Seth, this came up in the workshop I took with you a few weeks ago. When you immediately spoke up about this (about people making unsolicited comments about my exercise) I was really impressed with that. I did an inner high-five (presumably with "inner you"). But you are absolutely right, the culture we live in now makes everyone feel as if their opinion is not only valued, but needed ... stat.

The way I prefer to see someone make a "comment" is for them to go create something themselves -- really create something, something where they have to have some skin in the game. Let their own vulnerable creative work be their "comment."

Otherwise, they're just safely pouring hot oil from high up on the ramparts. There's no risk for them.

Anyway, good essay. Thanks for writing.

~Kemson

Yeah, I had written this a couple months back before this got posted and so when that happened in the workshop I was already in that frame of mind. I think that people are trying to come from a good place, but like you are saying, they need to demonstrate some skin in the game as well.

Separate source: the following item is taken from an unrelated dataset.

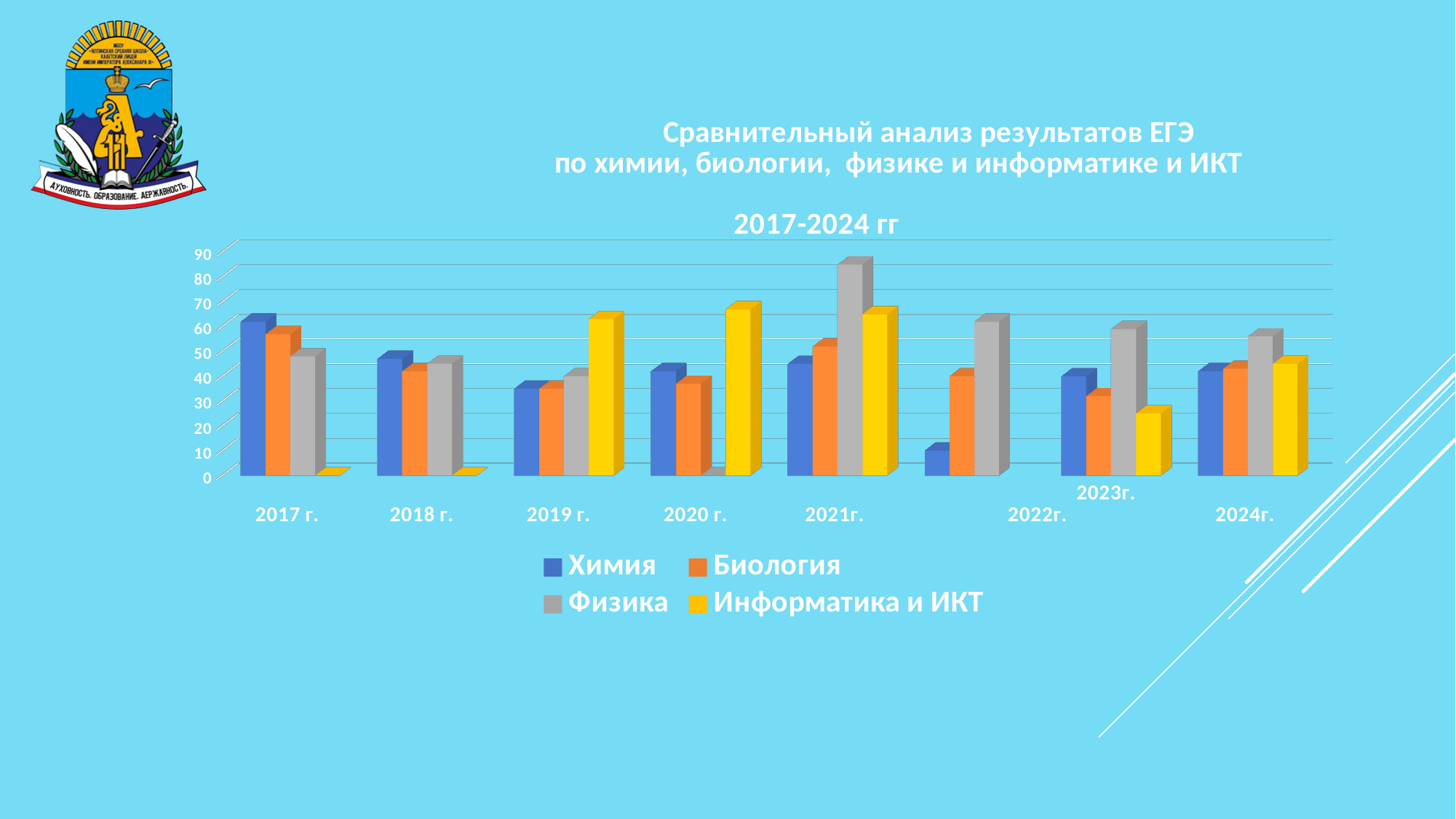
How many series does the legend list? 4 Which series has the tallest bar in the whole chart? Физика Is the value for Биология in 2023г. greater or less than 40? less Which is larger: the value for Химия in 2017 г. or in 2018 г.? 2017 г. Which subject has the lowest value in 2022г.? Химия Which subject has the highest value in 2021г.? Физика Is the value for Химия in 2017 г. greater or less than 50? greater How many year categories are shown on the x axis? 8 What kind of chart is shown on the slide? bar chart Which subject has the highest value in 2019 г.? Информатика и ИКТ Is the value for Физика in 2021г. greater or less than 80? greater Does the value for Физика rise or fall from 2021г. to 2024г.? fall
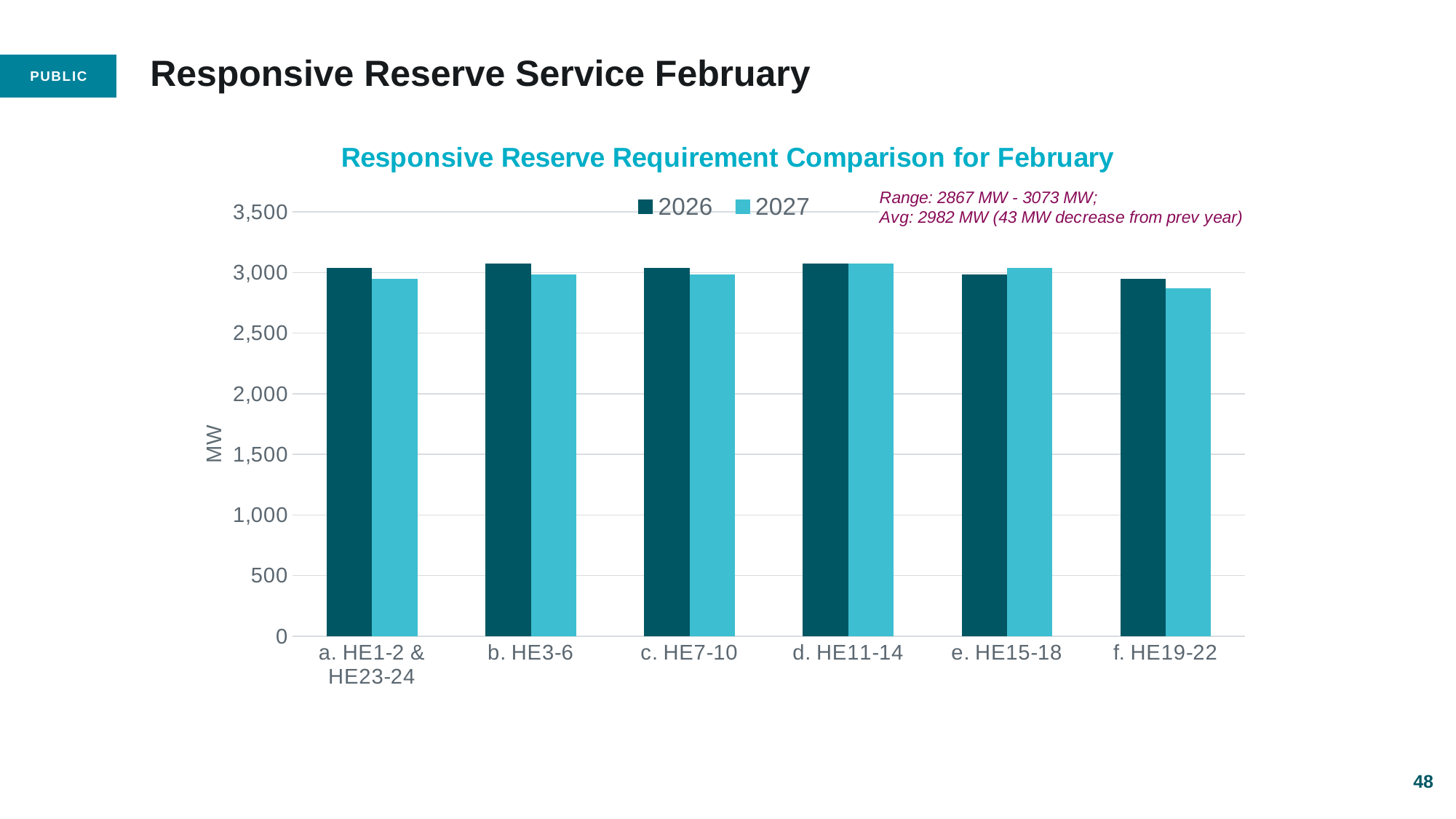
Is the 2027 value for f. HE19-22 greater or less than 3,000? less Which category has the lowest 2027 value? f. HE19-22 For e. HE15-18, which is larger, the 2026 value or the 2027 value? 2027 Is the 2026 value for b. HE3-6 greater or less than 2,500? greater Is the 2027 value for c. HE7-10 greater or less than 3,500? less How many series does the legend list? 2 What is the title of the chart? Responsive Reserve Requirement Comparison for February For f. HE19-22, which is larger, the 2026 value or the 2027 value? 2026 What label is shown on the vertical axis? MW For a. HE1-2 & HE23-24, which is larger, the 2026 value or the 2027 value? 2026 What kind of chart is shown on the slide? bar chart How many hour-block categories are shown on the x axis? 6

It's not so risky to give unsolicited feedback but it is if you are demanding that your "comment" is through your own creative process. Nice. Thanks for your insight.

Hi. Just.....thank you.

I'm a highly sensitive person..so while that makes me sensitive to inappropriate comments it also makes me sensitive to other people's feelings. I'm chronically polite. I'm a constant wearer of the "uncomfortable smile" . I'm trapped in a wanting to respect myself but still wanting to respect others vortex. It's a very painful and isolating thing. I found this quote very helpful "Respect doesn't always look polite" I'm going to try to remember that. Thank you again.